中国・神舟20号乗組員、第2回船外活動へ準備万端 video poster
中国の有人宇宙船「神舟20号」乗組員が、China Space Station(中国の宇宙ステーション)で2回目の船外活動に臨む準備を進めています。国際ニュースとして注目されるこの動きについて、日本語でポイントを整理します。
神舟20号乗組員、2回目の船外活動へ向け準備
中国有人宇宙局(CMSA)は水曜日、地球を周回する中国の宇宙ステーションに滞在中の神舟20号乗組員が、まもなく2回目の船外活動(EVA)を行う予定だと発表しました。

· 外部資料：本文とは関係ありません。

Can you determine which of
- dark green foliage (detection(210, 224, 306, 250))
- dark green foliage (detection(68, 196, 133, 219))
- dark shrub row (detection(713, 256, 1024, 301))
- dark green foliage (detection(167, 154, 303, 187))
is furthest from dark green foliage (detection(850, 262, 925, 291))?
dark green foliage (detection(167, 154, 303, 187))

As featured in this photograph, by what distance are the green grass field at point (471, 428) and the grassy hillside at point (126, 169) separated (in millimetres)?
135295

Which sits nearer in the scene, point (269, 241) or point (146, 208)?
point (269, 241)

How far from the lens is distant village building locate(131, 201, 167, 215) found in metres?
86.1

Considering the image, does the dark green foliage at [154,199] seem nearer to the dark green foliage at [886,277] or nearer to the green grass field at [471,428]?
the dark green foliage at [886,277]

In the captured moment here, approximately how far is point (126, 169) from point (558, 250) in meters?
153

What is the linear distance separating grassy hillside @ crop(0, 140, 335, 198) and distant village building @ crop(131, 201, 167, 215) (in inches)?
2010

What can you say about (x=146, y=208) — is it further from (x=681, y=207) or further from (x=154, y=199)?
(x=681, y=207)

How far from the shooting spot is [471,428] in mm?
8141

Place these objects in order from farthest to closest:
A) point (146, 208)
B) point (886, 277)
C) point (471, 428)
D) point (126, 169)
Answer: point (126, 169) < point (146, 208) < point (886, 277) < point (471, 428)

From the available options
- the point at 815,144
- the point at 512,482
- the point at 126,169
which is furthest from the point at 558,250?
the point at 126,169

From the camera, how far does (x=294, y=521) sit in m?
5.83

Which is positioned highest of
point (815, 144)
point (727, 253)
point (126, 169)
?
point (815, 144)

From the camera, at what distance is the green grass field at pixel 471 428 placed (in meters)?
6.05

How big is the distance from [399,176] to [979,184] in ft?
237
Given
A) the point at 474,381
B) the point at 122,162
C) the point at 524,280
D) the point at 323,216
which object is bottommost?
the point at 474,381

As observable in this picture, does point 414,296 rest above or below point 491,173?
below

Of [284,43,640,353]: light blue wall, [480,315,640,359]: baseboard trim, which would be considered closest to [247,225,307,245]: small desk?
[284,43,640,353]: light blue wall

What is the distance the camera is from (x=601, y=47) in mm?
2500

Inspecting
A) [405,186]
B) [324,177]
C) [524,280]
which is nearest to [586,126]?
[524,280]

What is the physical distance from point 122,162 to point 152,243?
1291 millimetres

神舟20号は4月25日に打ち上げられ、その後乗組員は宇宙ステーションにドッキングし、軌道上での生活を続けています。CMSAによると、この水曜日で乗組員の滞在期間は2カ月に達しました。
乗組員は Chen Dong 氏、Chen Zhongrui 氏、Wang Jie 氏の3人です。3人はいずれも、今後の船外活動に向けて訓練と準備を重ねてきました。
1回目の船外活動は5月に実施
CMSAによれば、神舟20号のクルーはすでに5月に最初の船外活動を実施し、所定の任務を完了しています。
その後は、宇宙ステーション内部での環境モニタリング(空気や温度などの状態監視)、各種機器の保守・点検、物資の在庫管理や貨物の移送といった作業を行ってきました。これらは長期滞在ミッションを支える基盤となる仕事です。
宇宙ステーションは安定、乗組員も健康状態は良好
CMSAによると、China Space Station は安定した状態を維持しており、システム全体は正常に運用されています。軌道上のプラットフォームが安定していることは、継続的な科学実験や船外活動を安全に行うための前提条件です。
また、3人の宇宙飛行士はいずれも、身体・精神ともに健康状態が良好であると報告されています。CMSAは、乗組員が次の船外活動に向けて「完全に準備が整っている」と強調しています。
船外活動(EVA)とは何をするのか
今回予告されている2回目の船外活動について、具体的な作業内容は公表されていません。しかし一般的に、宇宙ステーションで行われる船外活動(EVA=宇宙服を着て船外で行う作業)には、次のような役割があります。
- 宇宙ステーション外部に取り付けられた機器の設置・交換・点検
- 太陽電池パネルなど大型構造物の保守・調整
- 科学実験装置の取り付けや回収、性能の確認
- 外壁やモジュール表面の状態確認など、安全確保のための検査
船外活動は、宇宙飛行士にとって肉体的・精神的な負担が大きい作業です。一方で、宇宙ステーションを長期的に運用し続けるためには欠かせないプロセスでもあります。神舟20号クルーによる2回目の船外活動は、こうした運用能力をさらに高める機会になるとみられます。
国際ニュースとして見る中国の有人宇宙開発
中国の宇宙開発、とくに有人宇宙飛行の分野は、この数年で存在感を高めてきました。独自の宇宙ステーションを運用し、複数回の船外活動を計画的に行うことは、
- 長期滞在ミッションの運用経験の蓄積
- 宇宙空間での作業能力・安全管理能力の向上
- 将来の大型ミッションへの技術的な橋渡し
といった点で大きな意味を持ちます。
アジアの一員である日本にとっても、中国の宇宙ステーション運用や船外活動の進展は、宇宙をめぐる国際的な動きの一部として押さえておきたいニュースです。どの国・地域が宇宙でどのような役割を果たしていくのかを考えるうえで、重要な材料となります。
これから何を注視すべきか
神舟20号乗組員による2回目の船外活動が、どのような作業内容となり、どのような成果やデータをもたらすのかは、今後の発表を待つ必要があります。
一つひとつのミッションは小さく見えるかもしれませんが、それらの積み重ねが、宇宙での人類の活動領域を広げていきます。日々の国際ニュースの中で、こうした宇宙ミッションも意識して追いかけてみると、世界の動きが少し立体的に見えてくるかもしれません。